Derivation aside, we assumed our prestretching ratio to be 9, and determined that the resulting strain for a 340 V input would be 0.12%. The total displacement would then be about 0.00122 mm, which is far below our target value. Hands-on testing, with the physical booster circuit built, confirmed this.

(Side note 1: A miscalculation during our target calculations resulted in deriving a displaement of 0.122 mm -- which made us believe we could achieve our target value. As it turns out, the miscalculation was converting strain into a percentage by multiplying it by 100. Expectedly, this yielded a displacement 100x the actual value.)

(Side note 2: During said hands-on testing, Kevin accidentally zapped himself with the full 340 V on the output capacitor. While thankfully nonlethal, he describes the sharp, brief pain as a gut punch, spread throughout your entire chest and both arms. Lingering chest pain, centered on the heart, continued for around 2-3 hours afterwards. It is definitely an experience you shouldn't be eager to repeat for yourself!)

Abandonment: Time and Safety

By the time our hands-on prototype was complete, we were approaching December 2020 (for reference, prototyping began around September 2020). Moving on to the next phase of our project was going to be essential towards completion, so in the interest of time, we decided to abandon the DEA altogether.

All the more reason to abandon the DEA were safety concerns. While troubleshooting our DEA, we consulted with Dr. Dae-young Lee, an expert in DEA's and other soft actuator research at Harvard University. He pointed out that our voltage simply wasn't enough, and that we would have to aim for at least 5 kV in order to see reliable actuation. This wasn't something we could afford relatively easily -- in fact, it was what we were trying to avoid altogether! In addition, given how painful a shock at 340 V felt, we did not feel comfortable trying to create a home-built solution that could output 5 kV, nor would we feel comfortable being responsible for instructing others how to do so as well.

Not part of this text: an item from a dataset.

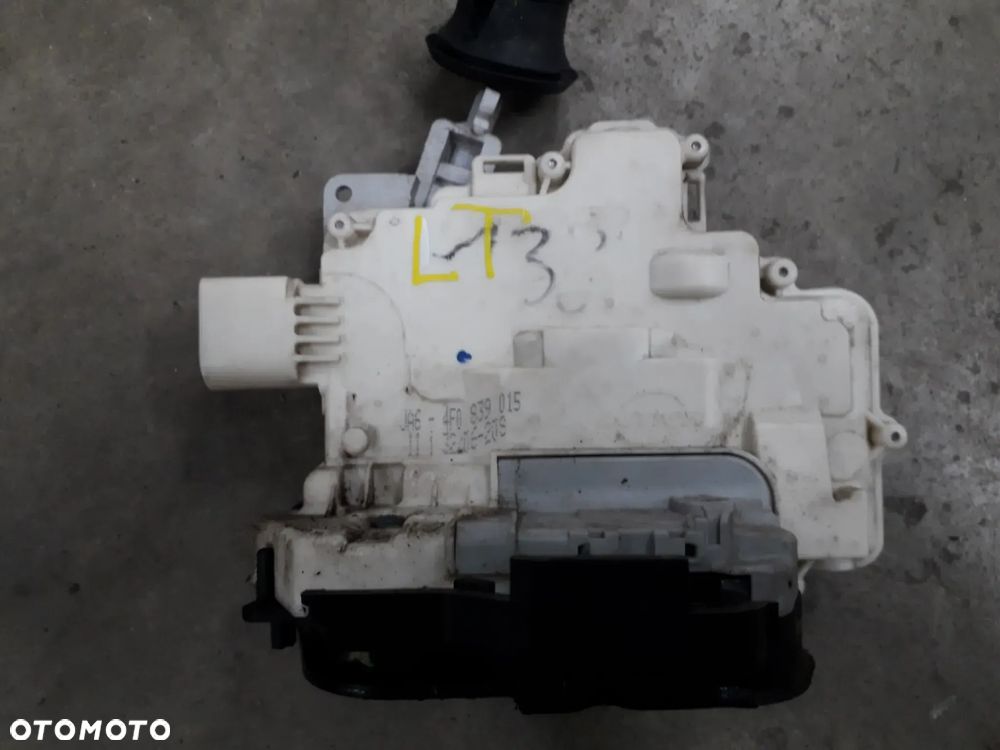 zamek drzwi tył lewy prawy 4F0839016 4F0839015  A6 C6 2.0 FSI TFSI BPJ - 3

In the end, we decided to retain all of our work on the DEA's on this website, as a notable example of how great ideas can fall through during execution. It is a common occurrence in engineering, and one that engineers can encounter throughout their lifetimes. In retrospect, we should definitely have done our target calculations much sooner, and figured out early that it was going to be impractical to create a low-voltage DEA.